当前位置:网站首页>Fast detection of short text repetition rate

Fast detection of short text repetition rate

2022-06-10 15:11:00 Alibaba Amoy technology team official website blog

d6e0ab6061bdba65b02703e63c0f2627.gif

Go straight to the theme , This paper describes a method to quickly detect the repetition rate of short text , Applicable scenarios and similar content release , Product release, etc , Reduce poor quality stacked text , such as :“ High pressure washing water gun , Wash the car easily without waiting , All copper 4 branch 6 The sub high-pressure water gun can adjust the spray gun joint suit to water the garden , High pressure washing water gun , Wash the car easily without waiting ”

The core difficulty

The biggest difficulty to solve this problem is how to determine the repeated key words and sentences , When you get it , You can calculate the proportion of keyword sentences in the total characters and the number of occurrences , And then calculate the repetition rate , So let's start with this step .

Analyze key words and sentences

Let's take the above example , For ease of understanding , Here, we manually mark the duplicate copy



“ High pressure washing water gun , Wash the car easily without waiting , All copper 4 branch 6 The sub high-pressure water gun can adjust the spray gun joint suit to water the garden , High pressure washing water gun , Wash the car easily without waiting ”

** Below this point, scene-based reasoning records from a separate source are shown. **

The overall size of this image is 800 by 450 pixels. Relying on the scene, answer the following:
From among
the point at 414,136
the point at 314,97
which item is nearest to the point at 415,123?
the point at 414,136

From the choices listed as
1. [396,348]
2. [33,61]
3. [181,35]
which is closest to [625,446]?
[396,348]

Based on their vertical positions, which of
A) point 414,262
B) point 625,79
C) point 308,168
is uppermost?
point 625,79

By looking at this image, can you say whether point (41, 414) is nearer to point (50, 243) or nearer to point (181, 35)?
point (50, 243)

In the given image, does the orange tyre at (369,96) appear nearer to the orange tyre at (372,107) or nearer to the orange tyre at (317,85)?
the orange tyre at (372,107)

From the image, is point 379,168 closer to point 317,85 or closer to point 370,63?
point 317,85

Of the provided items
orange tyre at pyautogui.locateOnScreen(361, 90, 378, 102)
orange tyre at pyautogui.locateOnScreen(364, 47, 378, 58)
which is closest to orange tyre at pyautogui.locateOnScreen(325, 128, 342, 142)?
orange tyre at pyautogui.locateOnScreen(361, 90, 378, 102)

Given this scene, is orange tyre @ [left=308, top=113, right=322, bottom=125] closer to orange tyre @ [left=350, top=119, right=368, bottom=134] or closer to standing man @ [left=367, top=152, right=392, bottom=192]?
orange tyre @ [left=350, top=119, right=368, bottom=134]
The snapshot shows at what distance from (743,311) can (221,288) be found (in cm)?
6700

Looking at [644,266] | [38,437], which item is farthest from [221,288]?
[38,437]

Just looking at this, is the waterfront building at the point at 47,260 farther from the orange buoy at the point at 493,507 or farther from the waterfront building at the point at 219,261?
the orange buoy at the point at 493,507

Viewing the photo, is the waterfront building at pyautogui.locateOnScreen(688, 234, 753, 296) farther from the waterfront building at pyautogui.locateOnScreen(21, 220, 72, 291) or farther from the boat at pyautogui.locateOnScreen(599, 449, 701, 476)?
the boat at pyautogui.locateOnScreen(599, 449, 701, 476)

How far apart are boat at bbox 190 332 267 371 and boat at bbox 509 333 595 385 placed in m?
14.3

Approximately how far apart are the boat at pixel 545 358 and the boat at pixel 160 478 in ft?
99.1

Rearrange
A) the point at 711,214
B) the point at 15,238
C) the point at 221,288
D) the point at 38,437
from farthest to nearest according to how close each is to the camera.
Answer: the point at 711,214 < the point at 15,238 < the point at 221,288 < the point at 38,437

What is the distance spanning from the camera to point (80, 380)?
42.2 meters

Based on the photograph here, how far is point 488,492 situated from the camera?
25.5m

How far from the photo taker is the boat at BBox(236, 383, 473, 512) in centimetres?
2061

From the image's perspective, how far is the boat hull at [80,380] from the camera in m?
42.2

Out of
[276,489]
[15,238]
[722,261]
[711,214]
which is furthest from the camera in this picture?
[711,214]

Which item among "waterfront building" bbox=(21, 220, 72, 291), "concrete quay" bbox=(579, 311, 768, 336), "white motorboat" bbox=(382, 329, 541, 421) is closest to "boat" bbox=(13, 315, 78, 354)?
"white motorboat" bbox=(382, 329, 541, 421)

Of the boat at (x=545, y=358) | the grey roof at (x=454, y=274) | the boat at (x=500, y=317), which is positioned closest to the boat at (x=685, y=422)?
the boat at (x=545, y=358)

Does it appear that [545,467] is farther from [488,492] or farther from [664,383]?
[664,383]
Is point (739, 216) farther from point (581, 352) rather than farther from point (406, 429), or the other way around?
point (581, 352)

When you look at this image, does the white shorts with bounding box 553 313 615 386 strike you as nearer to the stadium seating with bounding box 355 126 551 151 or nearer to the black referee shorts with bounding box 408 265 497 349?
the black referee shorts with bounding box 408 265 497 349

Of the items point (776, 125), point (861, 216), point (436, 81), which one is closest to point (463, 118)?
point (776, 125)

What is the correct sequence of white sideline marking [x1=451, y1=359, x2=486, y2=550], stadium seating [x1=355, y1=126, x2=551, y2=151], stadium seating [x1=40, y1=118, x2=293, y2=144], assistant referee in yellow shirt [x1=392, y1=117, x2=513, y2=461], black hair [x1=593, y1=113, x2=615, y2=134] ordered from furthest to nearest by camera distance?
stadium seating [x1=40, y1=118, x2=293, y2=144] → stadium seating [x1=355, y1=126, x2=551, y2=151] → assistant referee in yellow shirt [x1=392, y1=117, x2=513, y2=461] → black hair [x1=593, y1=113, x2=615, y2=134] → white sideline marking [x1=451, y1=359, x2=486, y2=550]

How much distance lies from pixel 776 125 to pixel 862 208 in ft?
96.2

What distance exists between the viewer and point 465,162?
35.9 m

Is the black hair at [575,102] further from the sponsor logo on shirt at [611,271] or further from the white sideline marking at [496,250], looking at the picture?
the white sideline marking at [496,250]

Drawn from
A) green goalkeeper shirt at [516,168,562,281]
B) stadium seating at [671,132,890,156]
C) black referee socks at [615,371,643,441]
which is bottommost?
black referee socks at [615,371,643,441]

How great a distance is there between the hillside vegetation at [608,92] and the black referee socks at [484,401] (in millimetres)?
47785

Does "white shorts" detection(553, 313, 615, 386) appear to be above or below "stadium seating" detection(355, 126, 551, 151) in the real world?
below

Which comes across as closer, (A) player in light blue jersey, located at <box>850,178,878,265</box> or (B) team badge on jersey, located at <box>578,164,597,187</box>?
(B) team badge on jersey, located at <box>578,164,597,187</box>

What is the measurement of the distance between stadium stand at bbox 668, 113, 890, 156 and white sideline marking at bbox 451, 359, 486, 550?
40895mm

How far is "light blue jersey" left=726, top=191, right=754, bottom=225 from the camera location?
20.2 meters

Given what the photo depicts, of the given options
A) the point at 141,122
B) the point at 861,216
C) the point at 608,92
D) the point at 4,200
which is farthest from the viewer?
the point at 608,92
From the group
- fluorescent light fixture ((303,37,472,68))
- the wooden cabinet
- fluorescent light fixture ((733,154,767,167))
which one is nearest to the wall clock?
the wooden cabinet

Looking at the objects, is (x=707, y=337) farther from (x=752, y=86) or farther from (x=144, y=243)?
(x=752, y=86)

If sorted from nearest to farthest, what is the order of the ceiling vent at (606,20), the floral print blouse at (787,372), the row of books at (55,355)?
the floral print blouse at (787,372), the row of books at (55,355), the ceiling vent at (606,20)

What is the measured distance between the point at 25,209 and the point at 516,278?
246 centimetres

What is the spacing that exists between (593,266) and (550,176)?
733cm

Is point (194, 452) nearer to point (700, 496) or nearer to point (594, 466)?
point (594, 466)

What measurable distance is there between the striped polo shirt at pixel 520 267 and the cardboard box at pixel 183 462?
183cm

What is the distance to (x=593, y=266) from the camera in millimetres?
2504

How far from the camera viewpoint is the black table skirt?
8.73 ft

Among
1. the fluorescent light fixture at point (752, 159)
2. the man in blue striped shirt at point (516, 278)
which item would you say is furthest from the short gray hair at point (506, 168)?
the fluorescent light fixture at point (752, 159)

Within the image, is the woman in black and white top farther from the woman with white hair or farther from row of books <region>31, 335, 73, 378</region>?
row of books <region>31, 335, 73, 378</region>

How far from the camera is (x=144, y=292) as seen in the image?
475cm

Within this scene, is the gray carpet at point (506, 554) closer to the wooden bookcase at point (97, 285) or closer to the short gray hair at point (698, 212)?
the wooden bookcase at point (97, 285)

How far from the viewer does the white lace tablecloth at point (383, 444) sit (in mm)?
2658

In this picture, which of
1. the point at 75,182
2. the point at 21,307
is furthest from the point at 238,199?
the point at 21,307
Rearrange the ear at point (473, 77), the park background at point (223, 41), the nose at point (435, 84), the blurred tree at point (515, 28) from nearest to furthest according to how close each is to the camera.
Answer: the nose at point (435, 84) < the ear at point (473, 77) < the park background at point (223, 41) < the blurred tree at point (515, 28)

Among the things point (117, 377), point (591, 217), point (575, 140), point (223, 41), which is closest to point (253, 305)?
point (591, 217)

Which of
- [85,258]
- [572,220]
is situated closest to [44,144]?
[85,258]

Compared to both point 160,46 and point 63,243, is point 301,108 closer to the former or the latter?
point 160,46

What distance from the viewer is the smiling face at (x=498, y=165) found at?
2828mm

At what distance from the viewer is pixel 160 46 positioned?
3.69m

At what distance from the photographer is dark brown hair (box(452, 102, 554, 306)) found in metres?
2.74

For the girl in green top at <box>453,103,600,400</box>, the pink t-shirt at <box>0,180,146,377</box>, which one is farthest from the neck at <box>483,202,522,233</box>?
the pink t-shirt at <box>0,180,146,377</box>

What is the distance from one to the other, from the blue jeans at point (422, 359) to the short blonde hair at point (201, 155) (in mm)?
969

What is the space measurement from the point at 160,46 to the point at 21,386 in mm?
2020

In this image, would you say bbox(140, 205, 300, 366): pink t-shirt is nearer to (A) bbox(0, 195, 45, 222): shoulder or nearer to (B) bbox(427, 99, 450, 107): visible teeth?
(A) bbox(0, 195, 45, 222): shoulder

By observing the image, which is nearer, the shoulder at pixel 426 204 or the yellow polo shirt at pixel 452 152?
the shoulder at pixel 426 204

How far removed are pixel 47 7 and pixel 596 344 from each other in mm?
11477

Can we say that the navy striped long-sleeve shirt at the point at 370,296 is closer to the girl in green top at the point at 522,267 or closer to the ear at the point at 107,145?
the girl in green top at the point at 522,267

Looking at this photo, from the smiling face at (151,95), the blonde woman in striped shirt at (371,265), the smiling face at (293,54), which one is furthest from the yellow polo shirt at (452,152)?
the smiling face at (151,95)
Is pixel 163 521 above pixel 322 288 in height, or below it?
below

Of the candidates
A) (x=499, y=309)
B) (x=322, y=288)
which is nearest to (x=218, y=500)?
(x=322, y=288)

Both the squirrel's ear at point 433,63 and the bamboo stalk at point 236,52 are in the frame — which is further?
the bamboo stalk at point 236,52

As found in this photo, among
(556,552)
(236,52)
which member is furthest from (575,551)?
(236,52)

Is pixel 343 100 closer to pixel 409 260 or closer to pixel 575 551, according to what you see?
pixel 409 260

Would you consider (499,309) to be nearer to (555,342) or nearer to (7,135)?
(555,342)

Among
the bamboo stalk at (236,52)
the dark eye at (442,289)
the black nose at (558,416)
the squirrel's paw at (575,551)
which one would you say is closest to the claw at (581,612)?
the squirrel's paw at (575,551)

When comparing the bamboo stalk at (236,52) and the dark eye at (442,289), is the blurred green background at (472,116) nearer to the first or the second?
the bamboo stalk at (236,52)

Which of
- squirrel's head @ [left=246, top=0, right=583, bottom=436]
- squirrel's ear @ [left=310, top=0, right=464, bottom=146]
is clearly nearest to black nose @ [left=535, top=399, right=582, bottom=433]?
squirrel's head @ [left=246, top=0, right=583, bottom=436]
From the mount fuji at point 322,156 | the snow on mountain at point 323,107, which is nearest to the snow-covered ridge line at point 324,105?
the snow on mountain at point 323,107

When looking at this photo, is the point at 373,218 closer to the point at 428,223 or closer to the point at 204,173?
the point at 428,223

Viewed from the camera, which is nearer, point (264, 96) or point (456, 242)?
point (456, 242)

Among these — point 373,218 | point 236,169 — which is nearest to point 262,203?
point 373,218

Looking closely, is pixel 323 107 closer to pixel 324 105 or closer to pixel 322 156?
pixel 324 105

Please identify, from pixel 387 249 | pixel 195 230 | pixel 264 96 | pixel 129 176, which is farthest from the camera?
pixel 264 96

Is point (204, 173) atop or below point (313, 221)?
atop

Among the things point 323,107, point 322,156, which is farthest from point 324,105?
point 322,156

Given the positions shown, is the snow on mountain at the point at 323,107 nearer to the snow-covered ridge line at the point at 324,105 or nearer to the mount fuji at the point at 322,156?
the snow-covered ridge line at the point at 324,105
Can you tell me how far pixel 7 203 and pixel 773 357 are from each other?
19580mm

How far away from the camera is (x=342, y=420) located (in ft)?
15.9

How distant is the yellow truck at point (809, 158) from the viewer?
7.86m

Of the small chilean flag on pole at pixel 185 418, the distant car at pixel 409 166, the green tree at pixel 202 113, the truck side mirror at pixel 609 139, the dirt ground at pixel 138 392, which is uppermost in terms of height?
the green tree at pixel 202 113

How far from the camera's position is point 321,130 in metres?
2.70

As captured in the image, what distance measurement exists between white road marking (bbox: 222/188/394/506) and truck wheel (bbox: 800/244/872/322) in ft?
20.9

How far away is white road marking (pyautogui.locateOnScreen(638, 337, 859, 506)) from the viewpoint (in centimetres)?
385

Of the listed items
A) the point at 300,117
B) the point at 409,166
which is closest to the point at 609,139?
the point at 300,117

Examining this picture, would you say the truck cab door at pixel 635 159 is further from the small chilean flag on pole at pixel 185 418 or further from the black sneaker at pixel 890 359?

Repeated words and sentences are marked by the same background color , We can see the repetition as follows :

  1. “ High pressure washing water gun , Wash the car easily without waiting ” There is 2 Time , This is the most obvious word stack , We hope to finally analyze this result

  2. “ Water gun ” There is 3 Time

  3. “ spray ” There is 3 Time

  4. “ branch ” There is 2 Time

  5. “ gun ” There is 4 Time



Above , We can tell by brain circuits , This copy is not up to standard , Obviously, there is a suspicion that words are piled up , So how can we quickly identify it through the code ?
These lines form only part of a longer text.